California Referendums Provide Harbinger for Public Pensions Across US

<em>Decisive votes in San Diego and San Jose to lessen the burden of public sector pensions may prove a bellwether for public plans across the United States.</em>
Reported by Featured Author

(June 6, 2012) — The Californian cities of San Diego and San Jose have voted overwhelmingly to overhaul their public sector pensions, passing two referendums that, while different in scope, aim to slow the cities’ soaring price of retirement benefits.

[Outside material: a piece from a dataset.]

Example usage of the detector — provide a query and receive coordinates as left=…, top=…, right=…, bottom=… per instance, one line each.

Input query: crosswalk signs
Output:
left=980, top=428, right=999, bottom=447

Occurring as they did on the same day as the people of Wisconsin voted to retain Governor Scott Walker, whose recall was largely seen as catalyzed by his efforts to trim the collective bargaining rights of public sector unions and require a higher contribution to worker pensions, the results may offer a foretaste of what some observers have seen as a nationwide trend to contain burgeoning retirement costs by cutting benefits.

In San Diego, voters passed the pension measure, known as Proposition B, by a 2-to-1 margin. The reform would introduce a 401(k) style retirement plan for most new public employees and would also freeze pensionable pay for a 5-year period. Implementing the plan could save the city anywhere from $500 million to $2.1 billion over 30 years.

The proposal in San Jose, dubbed Measure B, passed by an equally wide margin, would provide for a more sweeping pension reform, affecting the benefits of current as well as future public employees. If it survives an inevitable legal challenge, Measure B would force workers to choose between reduced benefits or paying more for their existing plans, shift much of the cost of retirement benefits for future hires to the worker, require pension increases to be approved by voters, and tweak marginal benefits so as to limit costs. According to the Mercury News, San Jose’s yearly pension bill has increased over the past decade from $73 million to $245 million.

California’s state pension schemes, principally California Public Employees Retirement Systems (CalPERS) and California State Teachers’ Retirement System (CalSTRS), face as much as a half a trillion dollar unfunded liability, an April 2010 Stanford University study concluded. Municipality pension shortfalls across the state further add to that figure by many billions of dollars.

“This is going to encourage other jurisdictions in California to follow San Jose’s lead,” Joe Nation, a public policy professor at Stanford University, told the Wall Street Journal. “Pensions are the biggest challenge facing the state and local governments.”

Coming on the heels of municipal bankruptcies in Alabama and Rhode Island, exacerbated by unaffordable pension benefits, the success of these twin referendums in California may demonstrate to other ailing municipalities that pension reforms are not the electoral poison that they were long assumed to be.